Lange genug seien die Betreiber von Porno-Plattformen „dem Gesetzgeber auf der Nase herumgetanzt“, sagt Schmid, „doch damit ist jetzt Schluss“. Dafür hat ein Urteil des Verwaltungsgerichts Düsseldorf gesorgt. Das Gericht entschied: Plattformen wie Youporn oder Pornhub müssen sich an geltendes deutsches Recht halten, auch wenn ihre Server im Ausland stehen. Das bedeutet: Künftig müssen die Porno-Anbieter eine wirksame Sperre einbauen, um Kinder und Jugendliche von ihren Seiten fernzuhalten – andernfalls werden sie selbst gesperrt.

Denn in Deutschland gilt: Pornografie darf laut Gesetz Kindern und Jugendlichen nicht zugänglich gemacht werden. Wer auf die Seiten will, muss sich deshalb als volljährig identifizieren, zum Beispiel per Post-Ident-Verfahren oder Kreditkarte.
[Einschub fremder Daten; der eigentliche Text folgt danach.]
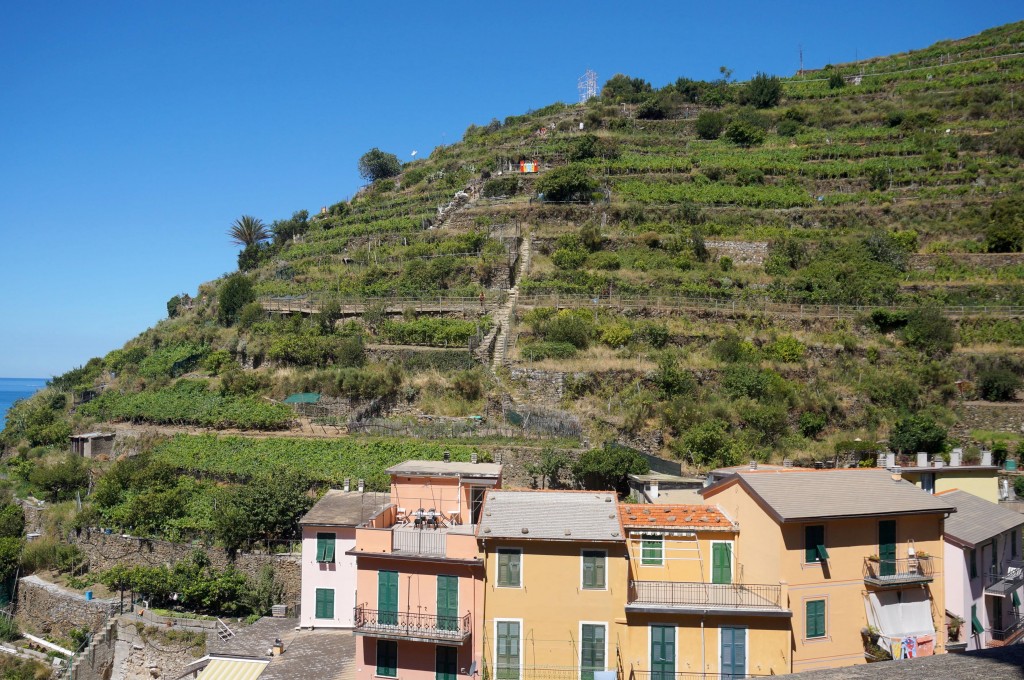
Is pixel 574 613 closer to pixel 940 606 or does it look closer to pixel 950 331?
pixel 940 606

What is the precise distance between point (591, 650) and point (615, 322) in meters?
20.6

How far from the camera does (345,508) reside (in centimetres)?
2277

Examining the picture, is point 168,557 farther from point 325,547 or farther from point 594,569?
point 594,569

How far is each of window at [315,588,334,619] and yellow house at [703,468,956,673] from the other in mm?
11801

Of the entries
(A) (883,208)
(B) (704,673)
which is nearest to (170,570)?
(B) (704,673)

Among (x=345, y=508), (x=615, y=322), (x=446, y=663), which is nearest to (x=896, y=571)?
(x=446, y=663)

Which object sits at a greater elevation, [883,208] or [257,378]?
[883,208]

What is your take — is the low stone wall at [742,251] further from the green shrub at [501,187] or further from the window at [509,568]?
the window at [509,568]

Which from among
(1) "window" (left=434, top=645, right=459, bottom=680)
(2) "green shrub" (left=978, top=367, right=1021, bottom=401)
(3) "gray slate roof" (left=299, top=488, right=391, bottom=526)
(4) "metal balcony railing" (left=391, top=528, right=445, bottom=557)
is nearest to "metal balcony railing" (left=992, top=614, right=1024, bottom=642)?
(2) "green shrub" (left=978, top=367, right=1021, bottom=401)

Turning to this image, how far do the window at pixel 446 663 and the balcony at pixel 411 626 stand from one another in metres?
0.60

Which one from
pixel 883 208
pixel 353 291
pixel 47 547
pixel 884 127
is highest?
pixel 884 127

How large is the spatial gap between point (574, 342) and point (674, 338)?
15.6 feet

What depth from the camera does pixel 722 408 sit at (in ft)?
97.5

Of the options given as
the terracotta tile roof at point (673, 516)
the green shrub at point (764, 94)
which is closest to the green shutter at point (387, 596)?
the terracotta tile roof at point (673, 516)
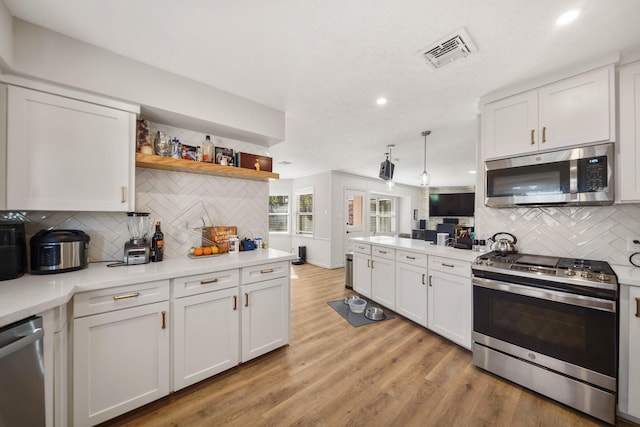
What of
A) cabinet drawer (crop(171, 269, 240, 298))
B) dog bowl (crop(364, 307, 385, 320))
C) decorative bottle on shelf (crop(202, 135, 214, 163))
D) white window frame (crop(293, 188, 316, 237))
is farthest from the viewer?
white window frame (crop(293, 188, 316, 237))

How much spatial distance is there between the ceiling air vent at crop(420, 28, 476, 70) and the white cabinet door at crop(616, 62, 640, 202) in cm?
117

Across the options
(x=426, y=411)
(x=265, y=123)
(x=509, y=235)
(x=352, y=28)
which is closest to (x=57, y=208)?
(x=265, y=123)

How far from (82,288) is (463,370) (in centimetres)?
280

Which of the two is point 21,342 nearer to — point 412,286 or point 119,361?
point 119,361

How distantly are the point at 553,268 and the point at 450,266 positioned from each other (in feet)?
2.44

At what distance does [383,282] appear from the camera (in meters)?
3.13

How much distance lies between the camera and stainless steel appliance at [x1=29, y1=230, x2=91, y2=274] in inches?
56.6

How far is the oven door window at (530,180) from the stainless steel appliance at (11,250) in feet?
11.8

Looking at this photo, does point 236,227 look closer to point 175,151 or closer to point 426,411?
point 175,151

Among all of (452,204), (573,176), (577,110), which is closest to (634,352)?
(573,176)

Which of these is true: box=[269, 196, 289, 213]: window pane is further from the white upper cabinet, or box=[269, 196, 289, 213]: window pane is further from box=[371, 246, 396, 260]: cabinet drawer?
the white upper cabinet

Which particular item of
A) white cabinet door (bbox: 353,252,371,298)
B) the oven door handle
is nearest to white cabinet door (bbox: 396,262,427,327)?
white cabinet door (bbox: 353,252,371,298)

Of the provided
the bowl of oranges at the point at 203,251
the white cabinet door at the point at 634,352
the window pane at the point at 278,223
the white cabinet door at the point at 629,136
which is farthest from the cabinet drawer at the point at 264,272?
the window pane at the point at 278,223

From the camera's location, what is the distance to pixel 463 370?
196 cm
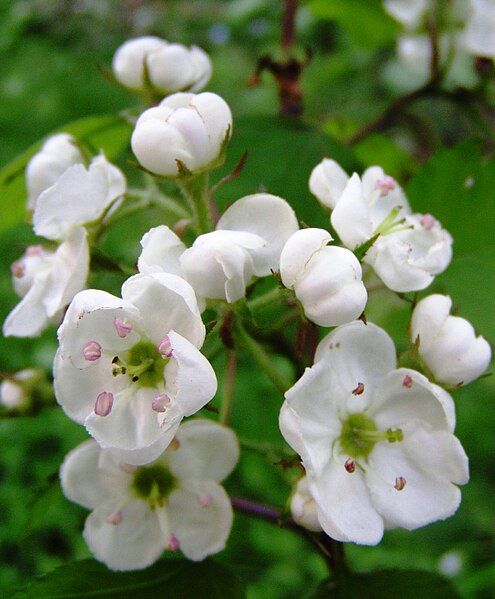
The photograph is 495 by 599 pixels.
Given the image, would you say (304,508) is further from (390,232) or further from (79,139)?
(79,139)

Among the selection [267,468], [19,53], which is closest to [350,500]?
[267,468]

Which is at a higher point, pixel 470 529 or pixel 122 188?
pixel 122 188

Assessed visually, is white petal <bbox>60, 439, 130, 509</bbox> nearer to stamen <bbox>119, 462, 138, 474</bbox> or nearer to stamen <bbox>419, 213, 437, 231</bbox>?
stamen <bbox>119, 462, 138, 474</bbox>

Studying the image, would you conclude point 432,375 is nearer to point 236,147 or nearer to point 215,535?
point 215,535

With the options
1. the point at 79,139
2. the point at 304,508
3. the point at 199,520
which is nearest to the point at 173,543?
the point at 199,520

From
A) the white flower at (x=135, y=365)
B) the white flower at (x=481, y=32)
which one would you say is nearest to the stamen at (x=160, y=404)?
the white flower at (x=135, y=365)

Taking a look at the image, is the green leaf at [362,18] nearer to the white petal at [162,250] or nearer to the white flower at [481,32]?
the white flower at [481,32]
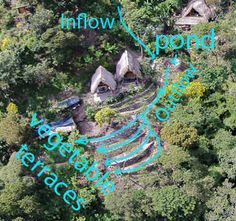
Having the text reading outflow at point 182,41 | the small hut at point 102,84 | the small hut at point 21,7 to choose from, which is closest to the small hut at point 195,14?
the text reading outflow at point 182,41

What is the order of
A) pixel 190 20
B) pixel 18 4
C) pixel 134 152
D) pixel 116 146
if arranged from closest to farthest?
1. pixel 134 152
2. pixel 116 146
3. pixel 18 4
4. pixel 190 20

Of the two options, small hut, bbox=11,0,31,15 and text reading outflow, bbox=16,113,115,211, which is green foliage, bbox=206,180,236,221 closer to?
text reading outflow, bbox=16,113,115,211

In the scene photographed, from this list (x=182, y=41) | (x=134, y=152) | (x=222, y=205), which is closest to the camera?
(x=222, y=205)

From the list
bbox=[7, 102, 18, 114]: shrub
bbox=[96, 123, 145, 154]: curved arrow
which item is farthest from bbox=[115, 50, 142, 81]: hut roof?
bbox=[7, 102, 18, 114]: shrub

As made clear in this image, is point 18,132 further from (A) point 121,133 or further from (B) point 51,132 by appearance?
(A) point 121,133

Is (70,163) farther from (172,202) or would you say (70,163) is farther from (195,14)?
(195,14)

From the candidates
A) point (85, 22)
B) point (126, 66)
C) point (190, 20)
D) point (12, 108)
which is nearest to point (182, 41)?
point (190, 20)
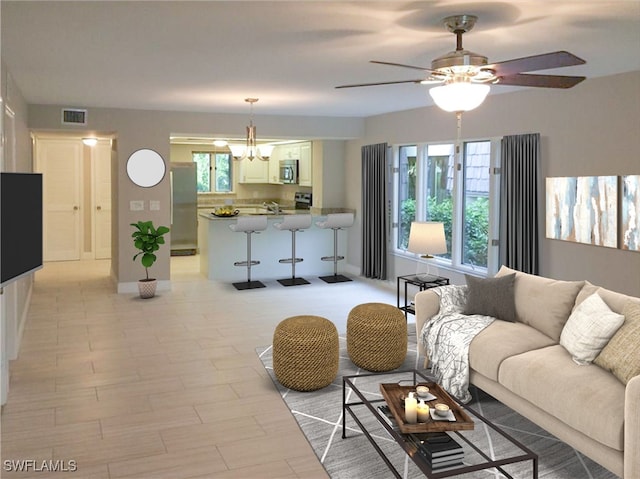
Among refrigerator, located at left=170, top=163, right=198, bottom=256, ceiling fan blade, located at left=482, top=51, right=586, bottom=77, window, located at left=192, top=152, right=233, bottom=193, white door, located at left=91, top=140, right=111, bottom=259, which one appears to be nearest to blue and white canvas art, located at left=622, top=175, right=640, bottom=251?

Die deutschen Anbieter halten sich nach Aufforderung durch die Medienanstalt inzwischen an diese Vorgabe. Doch Pornhub, das weltweit größte Porno-Portal mit Sitz in Montreal, ignoriert sie einfach. Genau wie Youporn, MyDirtyHobby und xHamster. Dort ist entweder gar nichts vorgeschaltet oder es genügt ein einfacher Klick auf den „Ich bin älter als 18 Jahre“-Button.

Die Landesanstalt für Medien, die auch für die Einhaltung des Jugendschutzes im Internet zuständig ist, wollte sich das nicht länger bieten lassen. „Bei Fernsehsendern kontrollieren wir jede Ausspielung darauf, ob die Musik nicht zu gruselig ist, gleichzeitig kann aber jeder Zwölfjährige von Kikaninchen auf Pornhub wechseln“, hatte LfM-Direktor Schmid im Mai 2020 in EMMA erklärt.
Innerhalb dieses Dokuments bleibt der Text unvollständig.